Folha de S. Paulo
Para onde pende o cidadão comum que, desamparado,
busca respostas?
Este país está tão imerso em polarização que,
no debate público, as pessoas são pressionadas a tomar partido entre os
bandidos das gangues
de rua que fazem arrastões no Rio de
Janeiro e o grupo de justiceiros que
surgiu para policiar as fronteiras do seu território, selecionar quem pode
entrar e distribuir punições arbitrariamente.
Naturalmente, as coisas não foram
apresentadas de maneira tão direta. A direita retratou os vigilantes, flagrados
exibindo soco-inglês, perseguindo e espancando supostos bandidos nas ruas da
zona sul do Rio, como cidadãos heroicos que, diante da ausência total do
Estado, se organizaram para autodefesa.
Por outro lado, a esquerda convenientemente
dissociou os que passaram o arrasto e tocaram o terror na cidade das vítimas
perseguidas pelos justiceiros dos bairros de classe média, referindo-se apenas
a "gente da favela" e "corpos negros". São as mesmas
pessoas? Para a direita e para o cidadão comum da cidade, é provável. A
esquerda desconversa.
Os fatos são deploráveis. Acredite-se nos jornais e nos inúmeros vídeos de usuários que inundam as plataformas de redes sociais, o Rio de Janeiro está à mercê de arrastões e espancamentos. Relatos de abusos sexuais, vídeos de surras coletivas em pessoas que por acaso estavam no caminho das gangues, a violência gráfica e registrada como se fosse coisa cotidiana e normal: o Rio distópico que emerge aos olhos do Brasil parece uma terra sem lei, onde o cidadão comum vive aterrorizado pelos que dominam as ruas pela força bruta.
A atmosfera de "salve-se quem
puder" costuma ser um viveiro fecundo para o surgimento de forças que
respondem à brutalidade com mais brutalidade, à margem da lei. As famosas
milícias do Rio não surgiram em circunstâncias semelhantes? Os grupos de
extermínio não tinham essa função?
Tomar partido é absurdo em todos os aspectos;
apenas em um país doente de raiva e vontade de brigar alguém pode considerar
tal coisa plausível e aceitável. Escolher entre justiceiros e criminosos é uma
decisão que só faz sentido em um universo amoral, onde já desistimos da
possibilidade de ter Estado, aplicação da lei e segurança pública.
No entanto, há pessoas basicamente exigindo
que a esquerda apoie os jovens pobres dos arrastões, enquanto a direita fica ao
lado dos vigilantes. Argumentam que a esquerda deve apoiar essa "gente da
favela", cuja brutalidade é reativa à opressão estrutural. São pessoas
cuja violência sofrida é normalizada por todos, pois, como explicou um notável
comentarista, historicamente "seus corpos são considerados como se não
valessem nada".
Tem sido assim. Quando a esquerda transforma
uma pessoa em um "corpo" —um "corpo negro", por exemplo—
emite imediatamente um salvo-conduto, e o cidadão, não importa o que tenha
feito, não pode mais ser tocado.
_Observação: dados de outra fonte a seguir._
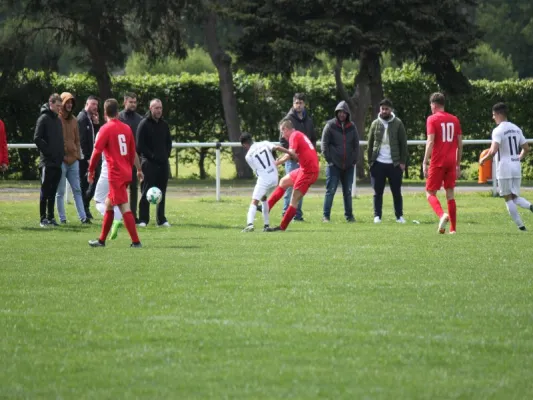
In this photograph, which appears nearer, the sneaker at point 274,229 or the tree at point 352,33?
the sneaker at point 274,229

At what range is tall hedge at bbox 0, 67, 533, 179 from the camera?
34625mm

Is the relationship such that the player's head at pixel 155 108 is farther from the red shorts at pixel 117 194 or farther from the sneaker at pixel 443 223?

Por outro lado, quando a direita veste um
brutamontes abusador como um "cidadão que se importa com a
vizinhança" (concerned citizen), simbolicamente lhe fornece um distintivo,
um excludente de ilicitude e a necessária superioridade moral. Às vezes, até um
porte de armas.
No entanto, o jogo que estamos vendo no
debate público não reflete a experiência das pessoas comuns deste país. A
população não está presa no impasse entre as narrativas e representações da
esquerda e da direita. A má notícia para os que temos posições progressistas é
que o canto da sereia da direita é acompanhado pelo coral de quem vive
apavorado com a violência urbana.
Não há uma escolha difícil quando à mesa se
tem a solução instintiva que diz que a violência deve ser respondida com mais
violência e a solução esquerdista que diz que criminosos são, na verdade, o
Estado e o sistema e que o criminoso imediato é, na verdade, uma vítima.
É fácil entender isso. A população realmente
se sente desamparada e busca respostas. Gostaria de contar com a segurança
pública, ter de volta o direito de usar as ruas sem correr risco de morte,
roubo e estupro, sair à noite, ir a um bar, à praça ou à igreja, ficar ao ar
livre com os amigos. Mas, se essa condição não está disponível, ela negocia com
a realidade e aceita, mesmo que temporariamente, qualquer coisa que faça cessar
a sensação de injustiça, de estar à mercê "da bandidagem" e de ser
presa fácil para as gangues que infestam a cidade.
Para quem vive a experiência constante de ser
vítima do crime, as sociologias identitárias soam como uma discussão bizantina
sobre o gênero dos anjos. Lamento ser eu a lhes contar isso.
*Professor titular da UFBA (Universidade Federal da Bahia) e autor de "Crônica de uma Tragédia Anunciada".